Multiple sclerosis: Pregnancy and postpartum care
Literature review current through: Jan 2024.
This topic last updated: Aug 19, 2022.

INTRODUCTION — Multiple sclerosis (MS) is an immune-mediated demyelinating disease of the central nervous system that is a leading cause of neurologic disability. MS proportionally affects women more than men by a ratio of approximately 2:1 to 3:1, and the mean age of onset of MS is approximately 30 years. Thus, the symptoms of MS commonly present in women of reproductive age, who need special considerations for pregnancy. (See "Pathogenesis and epidemiology of multiple sclerosis".)

This topic will review the care of patients with MS during pregnancy and the postpartum period. Pregnancy planning is reviewed separately. (See "Multiple sclerosis: Pregnancy planning".)
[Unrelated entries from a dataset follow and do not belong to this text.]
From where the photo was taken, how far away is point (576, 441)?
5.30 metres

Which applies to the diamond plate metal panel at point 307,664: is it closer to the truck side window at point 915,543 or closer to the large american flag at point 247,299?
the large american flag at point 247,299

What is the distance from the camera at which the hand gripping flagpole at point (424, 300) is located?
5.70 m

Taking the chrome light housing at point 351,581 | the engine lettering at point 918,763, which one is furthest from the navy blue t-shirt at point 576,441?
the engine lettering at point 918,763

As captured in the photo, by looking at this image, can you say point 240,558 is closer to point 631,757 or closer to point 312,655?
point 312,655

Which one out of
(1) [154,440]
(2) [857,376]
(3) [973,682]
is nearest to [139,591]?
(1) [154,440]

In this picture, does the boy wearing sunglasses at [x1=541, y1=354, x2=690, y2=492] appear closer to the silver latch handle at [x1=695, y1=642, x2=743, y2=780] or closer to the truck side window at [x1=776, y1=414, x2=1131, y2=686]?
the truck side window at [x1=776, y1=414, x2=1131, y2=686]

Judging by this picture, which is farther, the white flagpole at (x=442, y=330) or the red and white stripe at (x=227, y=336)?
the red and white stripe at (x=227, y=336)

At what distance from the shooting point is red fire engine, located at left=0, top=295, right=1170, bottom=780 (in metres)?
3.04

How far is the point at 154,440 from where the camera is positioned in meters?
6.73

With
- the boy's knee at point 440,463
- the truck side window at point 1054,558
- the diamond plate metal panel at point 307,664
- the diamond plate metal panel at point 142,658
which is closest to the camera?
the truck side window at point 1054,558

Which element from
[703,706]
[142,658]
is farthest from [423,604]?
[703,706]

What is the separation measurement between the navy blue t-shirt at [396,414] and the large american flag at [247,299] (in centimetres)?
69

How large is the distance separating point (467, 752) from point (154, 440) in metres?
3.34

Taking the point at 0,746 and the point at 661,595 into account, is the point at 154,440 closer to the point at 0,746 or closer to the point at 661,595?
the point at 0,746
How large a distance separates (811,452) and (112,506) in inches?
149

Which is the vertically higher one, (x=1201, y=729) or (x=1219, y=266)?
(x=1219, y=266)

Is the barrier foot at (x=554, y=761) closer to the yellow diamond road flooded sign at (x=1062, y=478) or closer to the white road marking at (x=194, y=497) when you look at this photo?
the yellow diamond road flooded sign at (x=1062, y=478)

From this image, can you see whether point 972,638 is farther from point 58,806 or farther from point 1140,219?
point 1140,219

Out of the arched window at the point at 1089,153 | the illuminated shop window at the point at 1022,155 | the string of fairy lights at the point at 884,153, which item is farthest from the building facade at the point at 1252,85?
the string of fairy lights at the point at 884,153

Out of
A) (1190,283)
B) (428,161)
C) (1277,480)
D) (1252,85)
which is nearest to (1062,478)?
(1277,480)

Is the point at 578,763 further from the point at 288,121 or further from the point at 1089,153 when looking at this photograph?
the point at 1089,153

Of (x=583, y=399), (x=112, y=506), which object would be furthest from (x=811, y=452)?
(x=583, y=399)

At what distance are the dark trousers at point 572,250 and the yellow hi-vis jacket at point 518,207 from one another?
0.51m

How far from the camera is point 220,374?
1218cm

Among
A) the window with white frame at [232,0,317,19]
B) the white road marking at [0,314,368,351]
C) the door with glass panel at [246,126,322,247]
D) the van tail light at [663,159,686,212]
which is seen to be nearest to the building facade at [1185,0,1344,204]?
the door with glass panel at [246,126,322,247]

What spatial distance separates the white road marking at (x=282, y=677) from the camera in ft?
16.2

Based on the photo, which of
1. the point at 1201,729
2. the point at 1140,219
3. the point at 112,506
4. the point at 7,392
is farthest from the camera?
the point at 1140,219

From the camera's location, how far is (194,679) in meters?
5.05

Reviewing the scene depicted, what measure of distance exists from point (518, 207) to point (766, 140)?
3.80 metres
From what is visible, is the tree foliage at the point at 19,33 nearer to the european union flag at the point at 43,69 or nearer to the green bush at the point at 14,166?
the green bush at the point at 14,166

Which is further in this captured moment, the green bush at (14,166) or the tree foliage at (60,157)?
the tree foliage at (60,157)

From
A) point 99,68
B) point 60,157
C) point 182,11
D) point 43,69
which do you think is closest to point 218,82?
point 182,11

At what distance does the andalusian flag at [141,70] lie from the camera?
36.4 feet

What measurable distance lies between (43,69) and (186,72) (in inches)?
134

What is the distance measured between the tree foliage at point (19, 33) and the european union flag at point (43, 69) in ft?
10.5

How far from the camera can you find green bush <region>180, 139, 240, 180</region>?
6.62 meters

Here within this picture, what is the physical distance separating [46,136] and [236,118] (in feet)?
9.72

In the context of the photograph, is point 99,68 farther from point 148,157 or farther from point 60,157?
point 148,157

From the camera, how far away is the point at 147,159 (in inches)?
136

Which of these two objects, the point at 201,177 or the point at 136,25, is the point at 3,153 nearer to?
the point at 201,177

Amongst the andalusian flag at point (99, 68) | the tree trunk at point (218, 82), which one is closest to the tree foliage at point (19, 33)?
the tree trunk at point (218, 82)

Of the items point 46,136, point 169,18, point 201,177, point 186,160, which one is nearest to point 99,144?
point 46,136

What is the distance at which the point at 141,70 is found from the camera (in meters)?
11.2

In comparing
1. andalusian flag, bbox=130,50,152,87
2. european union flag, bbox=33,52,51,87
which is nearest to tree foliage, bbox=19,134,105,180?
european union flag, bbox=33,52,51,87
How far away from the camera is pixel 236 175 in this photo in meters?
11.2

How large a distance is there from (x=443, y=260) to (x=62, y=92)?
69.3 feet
Other aspects of MS are discussed elsewhere:

Management of clinically and radiologically isolated syndromes suggestive of multiple sclerosis
Clinical presentation, course, and prognosis of multiple sclerosis in adults
Evaluation and diagnosis of multiple sclerosis in adults
Manifestations of multiple sclerosis in adults
Symptom management of multiple sclerosis in adults
Treatment of acute exacerbations of multiple sclerosis in adults
Initial disease-modifying therapy for relapsing-remitting multiple sclerosis in adults
Indications for switching or stopping disease-modifying therapy for multiple sclerosis
Treatment of secondary progressive multiple sclerosis in adults
Treatment of primary progressive multiple sclerosis in adults
Overview of disease-modifying therapies for multiple sclerosis

MANAGEMENT IN PREGNANCY — There are multiple aspects of management to be considered during pregnancy:

Use of preventive disease-modifying therapies (DMTs)

Monitoring

Treatment of breakthrough acute attacks/relapses

Chronic MS symptom management

Mental and physical wellness measures

Effect of pregnancy on MS disease course — Pregnancy does not have a deleterious impact on MS course. Rather, pregnancy is associated with a decrease in MS relapse rate, with the third trimester of pregnancy having the same potency of effect as most high-efficacy MS immune therapies. These issues are discussed in detail separately. (See "Multiple sclerosis: Pregnancy planning".)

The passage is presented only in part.